Your objective: Please repeat the lines below, exactly and only, from the one that holds "Researchers developed a" through the one that holds "In the initialization".

Stored data:
»»

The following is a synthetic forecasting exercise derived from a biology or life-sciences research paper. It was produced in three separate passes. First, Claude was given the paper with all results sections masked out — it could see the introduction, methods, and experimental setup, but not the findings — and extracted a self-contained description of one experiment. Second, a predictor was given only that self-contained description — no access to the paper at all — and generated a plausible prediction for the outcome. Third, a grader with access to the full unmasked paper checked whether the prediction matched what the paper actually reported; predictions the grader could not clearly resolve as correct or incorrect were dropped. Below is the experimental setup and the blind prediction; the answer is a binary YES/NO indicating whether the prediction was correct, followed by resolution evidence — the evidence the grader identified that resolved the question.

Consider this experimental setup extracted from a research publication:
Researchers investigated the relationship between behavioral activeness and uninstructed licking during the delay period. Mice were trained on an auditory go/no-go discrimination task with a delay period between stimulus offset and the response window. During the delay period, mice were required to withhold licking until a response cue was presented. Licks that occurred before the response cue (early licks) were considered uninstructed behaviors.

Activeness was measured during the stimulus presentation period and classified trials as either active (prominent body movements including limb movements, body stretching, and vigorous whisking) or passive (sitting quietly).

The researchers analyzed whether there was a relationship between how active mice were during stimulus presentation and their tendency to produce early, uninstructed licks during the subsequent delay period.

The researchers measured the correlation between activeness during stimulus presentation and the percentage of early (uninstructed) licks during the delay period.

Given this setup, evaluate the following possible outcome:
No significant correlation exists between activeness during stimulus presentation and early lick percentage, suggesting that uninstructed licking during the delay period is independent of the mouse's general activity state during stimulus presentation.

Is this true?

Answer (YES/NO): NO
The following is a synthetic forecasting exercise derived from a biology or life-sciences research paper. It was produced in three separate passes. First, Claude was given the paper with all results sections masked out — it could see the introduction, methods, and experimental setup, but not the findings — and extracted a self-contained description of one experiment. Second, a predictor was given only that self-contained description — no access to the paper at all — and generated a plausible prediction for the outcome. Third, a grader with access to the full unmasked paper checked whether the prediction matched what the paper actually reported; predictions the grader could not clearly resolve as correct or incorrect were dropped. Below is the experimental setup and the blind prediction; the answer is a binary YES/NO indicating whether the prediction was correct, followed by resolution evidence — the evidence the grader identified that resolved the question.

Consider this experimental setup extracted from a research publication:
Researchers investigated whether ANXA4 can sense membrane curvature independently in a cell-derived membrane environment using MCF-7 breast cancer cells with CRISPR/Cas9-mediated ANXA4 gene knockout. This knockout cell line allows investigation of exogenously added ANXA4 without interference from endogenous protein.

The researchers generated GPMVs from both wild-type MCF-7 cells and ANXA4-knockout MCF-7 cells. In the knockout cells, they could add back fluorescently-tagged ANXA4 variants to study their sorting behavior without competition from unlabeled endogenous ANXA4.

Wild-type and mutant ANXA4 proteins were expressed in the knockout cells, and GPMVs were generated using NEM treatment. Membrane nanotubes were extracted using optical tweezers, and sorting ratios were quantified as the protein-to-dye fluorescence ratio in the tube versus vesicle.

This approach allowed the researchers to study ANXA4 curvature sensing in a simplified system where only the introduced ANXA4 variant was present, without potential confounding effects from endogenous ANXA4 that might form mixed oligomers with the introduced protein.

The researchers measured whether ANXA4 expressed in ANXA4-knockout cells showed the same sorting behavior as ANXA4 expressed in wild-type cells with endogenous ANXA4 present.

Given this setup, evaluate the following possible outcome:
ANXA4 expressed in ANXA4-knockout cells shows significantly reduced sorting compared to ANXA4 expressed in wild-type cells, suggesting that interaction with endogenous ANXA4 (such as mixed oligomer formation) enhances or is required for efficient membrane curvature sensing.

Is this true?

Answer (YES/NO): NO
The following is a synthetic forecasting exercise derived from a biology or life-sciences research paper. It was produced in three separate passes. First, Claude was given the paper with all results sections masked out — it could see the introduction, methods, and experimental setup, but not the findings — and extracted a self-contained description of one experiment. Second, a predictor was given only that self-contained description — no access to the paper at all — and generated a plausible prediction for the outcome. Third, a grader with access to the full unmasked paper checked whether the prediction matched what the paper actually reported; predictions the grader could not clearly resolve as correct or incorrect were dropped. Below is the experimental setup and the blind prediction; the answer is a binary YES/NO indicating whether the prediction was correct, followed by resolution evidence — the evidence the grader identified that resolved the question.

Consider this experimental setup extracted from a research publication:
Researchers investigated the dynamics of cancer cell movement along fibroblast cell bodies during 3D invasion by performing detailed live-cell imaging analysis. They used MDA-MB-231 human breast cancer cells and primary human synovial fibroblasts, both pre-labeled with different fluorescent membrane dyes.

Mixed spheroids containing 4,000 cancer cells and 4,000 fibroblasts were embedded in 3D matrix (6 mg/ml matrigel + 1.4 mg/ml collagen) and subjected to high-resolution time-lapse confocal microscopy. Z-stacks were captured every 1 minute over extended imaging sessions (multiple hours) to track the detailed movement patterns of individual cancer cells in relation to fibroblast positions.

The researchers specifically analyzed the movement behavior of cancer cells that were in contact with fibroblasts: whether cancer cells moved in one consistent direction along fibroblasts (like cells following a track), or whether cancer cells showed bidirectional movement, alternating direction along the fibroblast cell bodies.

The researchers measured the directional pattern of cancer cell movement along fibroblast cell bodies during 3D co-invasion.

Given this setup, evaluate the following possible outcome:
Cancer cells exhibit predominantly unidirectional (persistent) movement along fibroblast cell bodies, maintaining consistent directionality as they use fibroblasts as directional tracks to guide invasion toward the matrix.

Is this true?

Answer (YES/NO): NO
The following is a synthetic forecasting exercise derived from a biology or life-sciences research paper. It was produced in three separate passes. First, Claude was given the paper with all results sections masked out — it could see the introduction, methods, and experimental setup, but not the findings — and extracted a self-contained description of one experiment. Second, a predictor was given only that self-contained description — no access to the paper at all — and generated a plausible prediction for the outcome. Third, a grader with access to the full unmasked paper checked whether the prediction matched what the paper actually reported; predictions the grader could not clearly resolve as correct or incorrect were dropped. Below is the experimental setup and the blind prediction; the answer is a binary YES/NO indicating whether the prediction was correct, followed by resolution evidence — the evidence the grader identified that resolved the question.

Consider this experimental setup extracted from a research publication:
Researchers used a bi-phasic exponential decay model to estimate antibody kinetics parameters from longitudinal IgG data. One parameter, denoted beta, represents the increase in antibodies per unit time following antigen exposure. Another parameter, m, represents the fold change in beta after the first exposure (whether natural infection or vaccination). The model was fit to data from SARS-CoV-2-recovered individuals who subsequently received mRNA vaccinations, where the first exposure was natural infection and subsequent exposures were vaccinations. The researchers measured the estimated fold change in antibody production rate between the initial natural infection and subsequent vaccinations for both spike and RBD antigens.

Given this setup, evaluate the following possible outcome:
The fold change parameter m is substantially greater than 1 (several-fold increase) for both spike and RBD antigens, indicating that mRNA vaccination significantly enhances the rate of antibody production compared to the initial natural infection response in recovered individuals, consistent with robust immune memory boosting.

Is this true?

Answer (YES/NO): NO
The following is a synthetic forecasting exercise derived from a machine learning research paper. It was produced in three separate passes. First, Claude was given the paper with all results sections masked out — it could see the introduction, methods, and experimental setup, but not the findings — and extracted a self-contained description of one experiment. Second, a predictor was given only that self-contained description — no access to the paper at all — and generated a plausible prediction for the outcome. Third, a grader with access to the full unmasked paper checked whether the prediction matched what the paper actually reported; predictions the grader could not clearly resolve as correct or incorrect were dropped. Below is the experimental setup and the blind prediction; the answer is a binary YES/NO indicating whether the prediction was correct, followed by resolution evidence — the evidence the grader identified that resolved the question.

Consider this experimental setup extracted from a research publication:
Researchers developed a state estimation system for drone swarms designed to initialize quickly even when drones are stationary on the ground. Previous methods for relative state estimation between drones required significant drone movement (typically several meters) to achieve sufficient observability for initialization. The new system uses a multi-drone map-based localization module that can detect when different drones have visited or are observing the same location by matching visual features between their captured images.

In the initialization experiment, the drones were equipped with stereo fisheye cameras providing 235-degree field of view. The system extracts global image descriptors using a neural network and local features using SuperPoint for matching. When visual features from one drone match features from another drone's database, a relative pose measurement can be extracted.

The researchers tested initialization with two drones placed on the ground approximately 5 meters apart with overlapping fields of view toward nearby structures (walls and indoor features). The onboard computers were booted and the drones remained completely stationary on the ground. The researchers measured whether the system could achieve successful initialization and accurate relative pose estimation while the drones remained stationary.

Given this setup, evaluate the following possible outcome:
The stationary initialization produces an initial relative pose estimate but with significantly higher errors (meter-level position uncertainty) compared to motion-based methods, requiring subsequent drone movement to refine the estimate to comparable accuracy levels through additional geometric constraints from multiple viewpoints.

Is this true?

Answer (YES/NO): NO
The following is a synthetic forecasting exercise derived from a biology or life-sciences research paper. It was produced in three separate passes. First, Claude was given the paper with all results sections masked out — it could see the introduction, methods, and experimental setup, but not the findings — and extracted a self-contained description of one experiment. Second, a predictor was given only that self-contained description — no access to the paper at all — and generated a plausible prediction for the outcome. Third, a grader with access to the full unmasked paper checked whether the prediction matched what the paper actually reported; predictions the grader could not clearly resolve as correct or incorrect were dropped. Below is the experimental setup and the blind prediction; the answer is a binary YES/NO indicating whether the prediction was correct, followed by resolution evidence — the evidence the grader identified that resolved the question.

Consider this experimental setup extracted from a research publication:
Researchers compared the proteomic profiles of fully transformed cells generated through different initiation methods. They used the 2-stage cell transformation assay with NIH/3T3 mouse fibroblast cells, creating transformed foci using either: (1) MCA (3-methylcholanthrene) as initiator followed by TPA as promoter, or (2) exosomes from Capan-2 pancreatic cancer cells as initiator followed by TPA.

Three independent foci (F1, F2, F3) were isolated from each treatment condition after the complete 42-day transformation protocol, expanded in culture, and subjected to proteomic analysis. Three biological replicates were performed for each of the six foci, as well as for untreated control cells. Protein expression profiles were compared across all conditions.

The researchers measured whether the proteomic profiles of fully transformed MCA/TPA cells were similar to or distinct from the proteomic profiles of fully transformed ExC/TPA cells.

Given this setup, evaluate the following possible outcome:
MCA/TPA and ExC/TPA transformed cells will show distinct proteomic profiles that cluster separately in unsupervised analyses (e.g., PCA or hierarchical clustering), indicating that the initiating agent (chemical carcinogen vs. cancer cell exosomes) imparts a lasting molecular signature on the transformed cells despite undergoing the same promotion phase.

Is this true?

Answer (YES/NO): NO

««
»»

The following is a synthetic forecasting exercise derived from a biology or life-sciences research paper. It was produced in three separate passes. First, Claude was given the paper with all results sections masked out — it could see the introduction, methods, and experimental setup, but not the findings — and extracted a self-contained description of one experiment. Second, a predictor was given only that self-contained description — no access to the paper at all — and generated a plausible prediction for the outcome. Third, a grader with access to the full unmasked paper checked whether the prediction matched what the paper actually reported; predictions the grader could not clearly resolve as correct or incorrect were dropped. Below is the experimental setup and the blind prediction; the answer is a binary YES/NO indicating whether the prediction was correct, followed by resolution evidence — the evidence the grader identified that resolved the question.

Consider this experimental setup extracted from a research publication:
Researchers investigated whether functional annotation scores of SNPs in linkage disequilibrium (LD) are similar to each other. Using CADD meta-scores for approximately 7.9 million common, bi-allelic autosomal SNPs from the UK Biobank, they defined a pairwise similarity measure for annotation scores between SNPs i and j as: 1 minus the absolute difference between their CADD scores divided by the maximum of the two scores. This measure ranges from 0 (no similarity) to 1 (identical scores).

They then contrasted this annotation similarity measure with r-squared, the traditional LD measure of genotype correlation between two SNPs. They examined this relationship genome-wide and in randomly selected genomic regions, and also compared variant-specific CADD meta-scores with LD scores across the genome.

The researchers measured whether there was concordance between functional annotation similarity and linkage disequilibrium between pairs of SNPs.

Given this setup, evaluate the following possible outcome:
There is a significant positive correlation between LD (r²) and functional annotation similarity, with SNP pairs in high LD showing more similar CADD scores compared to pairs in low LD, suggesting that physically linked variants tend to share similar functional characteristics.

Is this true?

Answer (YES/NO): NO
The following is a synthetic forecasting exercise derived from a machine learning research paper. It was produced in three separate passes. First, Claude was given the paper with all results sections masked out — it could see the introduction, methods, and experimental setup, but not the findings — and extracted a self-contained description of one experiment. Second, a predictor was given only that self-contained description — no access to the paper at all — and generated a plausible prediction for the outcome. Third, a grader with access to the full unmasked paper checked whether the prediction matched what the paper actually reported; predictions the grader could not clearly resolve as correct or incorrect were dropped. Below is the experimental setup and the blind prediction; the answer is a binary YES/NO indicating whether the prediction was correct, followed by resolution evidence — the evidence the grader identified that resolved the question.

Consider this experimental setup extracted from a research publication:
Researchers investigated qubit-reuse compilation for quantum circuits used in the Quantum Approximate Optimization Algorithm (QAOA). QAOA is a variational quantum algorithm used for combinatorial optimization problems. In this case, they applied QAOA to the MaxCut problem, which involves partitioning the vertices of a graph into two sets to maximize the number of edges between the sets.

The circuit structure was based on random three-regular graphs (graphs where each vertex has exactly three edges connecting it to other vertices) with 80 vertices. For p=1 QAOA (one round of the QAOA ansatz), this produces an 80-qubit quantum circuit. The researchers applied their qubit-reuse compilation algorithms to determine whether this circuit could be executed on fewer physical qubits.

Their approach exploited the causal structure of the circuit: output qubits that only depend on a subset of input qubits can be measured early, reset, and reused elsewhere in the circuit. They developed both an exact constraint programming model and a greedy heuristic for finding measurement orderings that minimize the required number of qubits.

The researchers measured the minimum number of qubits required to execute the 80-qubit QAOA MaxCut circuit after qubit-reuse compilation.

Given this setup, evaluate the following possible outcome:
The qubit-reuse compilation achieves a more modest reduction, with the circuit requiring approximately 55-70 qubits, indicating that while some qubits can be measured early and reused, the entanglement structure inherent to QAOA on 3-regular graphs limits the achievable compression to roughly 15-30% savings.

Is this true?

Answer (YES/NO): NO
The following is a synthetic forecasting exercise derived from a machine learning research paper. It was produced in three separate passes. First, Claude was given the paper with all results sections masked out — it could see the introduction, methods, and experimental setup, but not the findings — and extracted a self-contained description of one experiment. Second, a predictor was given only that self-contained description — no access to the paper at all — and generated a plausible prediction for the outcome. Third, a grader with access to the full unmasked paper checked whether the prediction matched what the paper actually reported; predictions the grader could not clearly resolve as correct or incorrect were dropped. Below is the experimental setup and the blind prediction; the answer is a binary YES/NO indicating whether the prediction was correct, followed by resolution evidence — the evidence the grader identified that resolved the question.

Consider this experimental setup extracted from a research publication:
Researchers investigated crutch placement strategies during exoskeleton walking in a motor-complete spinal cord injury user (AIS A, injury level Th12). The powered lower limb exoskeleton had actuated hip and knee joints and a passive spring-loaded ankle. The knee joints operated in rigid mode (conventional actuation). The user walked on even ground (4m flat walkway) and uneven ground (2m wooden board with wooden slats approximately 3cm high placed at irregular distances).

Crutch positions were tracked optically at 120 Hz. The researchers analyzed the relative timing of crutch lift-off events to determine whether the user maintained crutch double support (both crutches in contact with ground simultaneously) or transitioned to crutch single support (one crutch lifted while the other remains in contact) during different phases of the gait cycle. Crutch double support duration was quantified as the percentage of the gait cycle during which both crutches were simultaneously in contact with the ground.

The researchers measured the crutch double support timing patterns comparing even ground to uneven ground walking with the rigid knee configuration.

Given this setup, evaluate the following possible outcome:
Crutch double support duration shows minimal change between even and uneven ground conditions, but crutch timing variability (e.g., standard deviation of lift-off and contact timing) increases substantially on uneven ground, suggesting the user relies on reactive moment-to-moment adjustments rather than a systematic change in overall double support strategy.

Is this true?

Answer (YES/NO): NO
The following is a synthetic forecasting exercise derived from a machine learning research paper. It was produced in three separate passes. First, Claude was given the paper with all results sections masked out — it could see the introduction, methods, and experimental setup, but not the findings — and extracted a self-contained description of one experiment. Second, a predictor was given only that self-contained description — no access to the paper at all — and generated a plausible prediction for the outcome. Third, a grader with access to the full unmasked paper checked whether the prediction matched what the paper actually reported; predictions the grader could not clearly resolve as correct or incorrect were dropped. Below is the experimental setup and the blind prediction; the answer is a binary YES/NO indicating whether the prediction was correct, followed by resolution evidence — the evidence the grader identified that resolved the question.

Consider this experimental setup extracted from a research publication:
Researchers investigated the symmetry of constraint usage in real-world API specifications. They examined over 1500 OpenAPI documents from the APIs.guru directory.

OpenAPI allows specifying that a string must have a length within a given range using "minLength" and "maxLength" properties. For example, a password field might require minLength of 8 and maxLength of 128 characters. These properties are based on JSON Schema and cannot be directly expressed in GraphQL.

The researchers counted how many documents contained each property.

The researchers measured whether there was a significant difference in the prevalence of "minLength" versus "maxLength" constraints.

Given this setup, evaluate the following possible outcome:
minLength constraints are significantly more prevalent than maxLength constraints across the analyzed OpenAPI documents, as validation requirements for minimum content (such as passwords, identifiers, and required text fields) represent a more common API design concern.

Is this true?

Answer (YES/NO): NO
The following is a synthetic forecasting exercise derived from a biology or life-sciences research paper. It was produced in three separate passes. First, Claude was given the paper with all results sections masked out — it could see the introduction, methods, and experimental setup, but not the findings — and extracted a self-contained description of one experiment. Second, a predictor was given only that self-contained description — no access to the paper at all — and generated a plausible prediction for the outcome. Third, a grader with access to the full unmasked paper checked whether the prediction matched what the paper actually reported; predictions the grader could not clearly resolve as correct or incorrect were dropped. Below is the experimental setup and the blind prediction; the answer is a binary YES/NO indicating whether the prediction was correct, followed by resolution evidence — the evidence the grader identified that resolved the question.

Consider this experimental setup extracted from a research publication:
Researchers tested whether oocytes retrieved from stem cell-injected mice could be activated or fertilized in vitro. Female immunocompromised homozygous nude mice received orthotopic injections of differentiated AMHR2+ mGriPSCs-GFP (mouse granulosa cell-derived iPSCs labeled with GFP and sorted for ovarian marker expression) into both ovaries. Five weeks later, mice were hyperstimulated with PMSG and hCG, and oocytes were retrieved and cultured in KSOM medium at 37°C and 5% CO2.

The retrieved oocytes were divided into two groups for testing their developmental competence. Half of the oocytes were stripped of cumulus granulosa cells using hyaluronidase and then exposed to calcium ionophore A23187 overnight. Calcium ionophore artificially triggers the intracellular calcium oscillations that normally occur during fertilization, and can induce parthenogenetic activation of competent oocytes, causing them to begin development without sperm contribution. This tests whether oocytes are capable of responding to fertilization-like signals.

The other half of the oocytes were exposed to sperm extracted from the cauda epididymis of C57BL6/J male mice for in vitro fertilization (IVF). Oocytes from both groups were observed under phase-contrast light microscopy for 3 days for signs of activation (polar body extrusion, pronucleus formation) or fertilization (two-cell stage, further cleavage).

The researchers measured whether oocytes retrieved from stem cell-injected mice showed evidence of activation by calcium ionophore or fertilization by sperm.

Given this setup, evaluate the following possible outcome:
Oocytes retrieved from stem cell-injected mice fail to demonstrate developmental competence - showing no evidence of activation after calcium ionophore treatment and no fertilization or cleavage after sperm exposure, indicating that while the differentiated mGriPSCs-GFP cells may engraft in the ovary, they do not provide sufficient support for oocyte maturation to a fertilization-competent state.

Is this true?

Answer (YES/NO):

««
»»

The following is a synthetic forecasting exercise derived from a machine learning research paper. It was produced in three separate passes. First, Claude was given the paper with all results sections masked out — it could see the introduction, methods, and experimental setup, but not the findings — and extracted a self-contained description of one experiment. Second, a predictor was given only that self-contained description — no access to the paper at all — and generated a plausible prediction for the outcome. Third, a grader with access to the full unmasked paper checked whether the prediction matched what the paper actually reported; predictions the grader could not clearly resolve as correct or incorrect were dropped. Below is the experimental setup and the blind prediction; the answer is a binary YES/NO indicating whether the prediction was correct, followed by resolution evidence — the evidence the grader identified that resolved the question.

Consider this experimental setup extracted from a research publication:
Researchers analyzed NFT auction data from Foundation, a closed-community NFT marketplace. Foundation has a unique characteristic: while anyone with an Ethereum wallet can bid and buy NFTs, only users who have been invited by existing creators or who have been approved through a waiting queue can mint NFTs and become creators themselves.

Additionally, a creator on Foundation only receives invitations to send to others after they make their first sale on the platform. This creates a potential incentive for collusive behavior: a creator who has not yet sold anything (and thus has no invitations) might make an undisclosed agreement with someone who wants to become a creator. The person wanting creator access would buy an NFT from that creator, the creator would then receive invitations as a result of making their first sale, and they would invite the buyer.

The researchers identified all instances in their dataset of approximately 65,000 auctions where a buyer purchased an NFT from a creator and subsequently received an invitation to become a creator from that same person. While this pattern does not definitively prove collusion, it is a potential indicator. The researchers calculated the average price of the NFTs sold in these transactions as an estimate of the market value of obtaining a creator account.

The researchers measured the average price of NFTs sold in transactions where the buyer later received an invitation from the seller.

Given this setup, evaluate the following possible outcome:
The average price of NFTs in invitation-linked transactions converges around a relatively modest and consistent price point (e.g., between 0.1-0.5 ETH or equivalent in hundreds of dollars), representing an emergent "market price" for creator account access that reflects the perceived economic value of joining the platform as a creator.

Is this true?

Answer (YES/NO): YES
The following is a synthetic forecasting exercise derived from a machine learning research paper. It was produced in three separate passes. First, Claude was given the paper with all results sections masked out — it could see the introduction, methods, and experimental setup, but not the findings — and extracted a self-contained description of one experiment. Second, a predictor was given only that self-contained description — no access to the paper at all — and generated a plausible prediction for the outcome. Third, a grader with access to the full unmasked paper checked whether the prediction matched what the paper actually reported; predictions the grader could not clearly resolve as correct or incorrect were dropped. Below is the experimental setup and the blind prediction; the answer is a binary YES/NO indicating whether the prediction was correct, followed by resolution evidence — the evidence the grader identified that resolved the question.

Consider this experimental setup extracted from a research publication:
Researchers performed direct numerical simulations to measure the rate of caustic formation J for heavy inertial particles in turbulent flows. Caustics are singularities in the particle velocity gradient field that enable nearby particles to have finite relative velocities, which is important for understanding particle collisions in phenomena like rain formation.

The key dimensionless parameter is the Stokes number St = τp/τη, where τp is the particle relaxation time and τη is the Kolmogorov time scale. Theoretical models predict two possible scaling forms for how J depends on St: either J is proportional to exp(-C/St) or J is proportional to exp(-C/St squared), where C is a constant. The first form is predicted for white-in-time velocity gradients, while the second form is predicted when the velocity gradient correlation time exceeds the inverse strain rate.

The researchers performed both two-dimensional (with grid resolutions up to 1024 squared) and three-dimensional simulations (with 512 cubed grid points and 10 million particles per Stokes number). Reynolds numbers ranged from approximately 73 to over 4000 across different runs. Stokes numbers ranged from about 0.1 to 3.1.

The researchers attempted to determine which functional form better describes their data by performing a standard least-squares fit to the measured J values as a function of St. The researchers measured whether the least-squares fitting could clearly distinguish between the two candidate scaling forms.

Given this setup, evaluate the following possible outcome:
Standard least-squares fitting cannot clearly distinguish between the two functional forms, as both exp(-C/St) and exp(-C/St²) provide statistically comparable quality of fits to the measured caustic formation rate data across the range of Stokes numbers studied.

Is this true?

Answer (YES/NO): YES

««

Reply:
Researchers developed a state estimation system for drone swarms designed to initialize quickly even when drones are stationary on the ground. Previous methods for relative state estimation between drones required significant drone movement (typically several meters) to achieve sufficient observability for initialization. The new system uses a multi-drone map-based localization module that can detect when different drones have visited or are observing the same location by matching visual features between their captured images.

In the initialization experiment, the drones were equipped with stereo fisheye cameras providing 235-degree field of view. The system extracts global image descriptors using a neural network and local features using SuperPoint for matching. When visual features from one drone match features from another drone's database, a relative pose measurement can be extracted.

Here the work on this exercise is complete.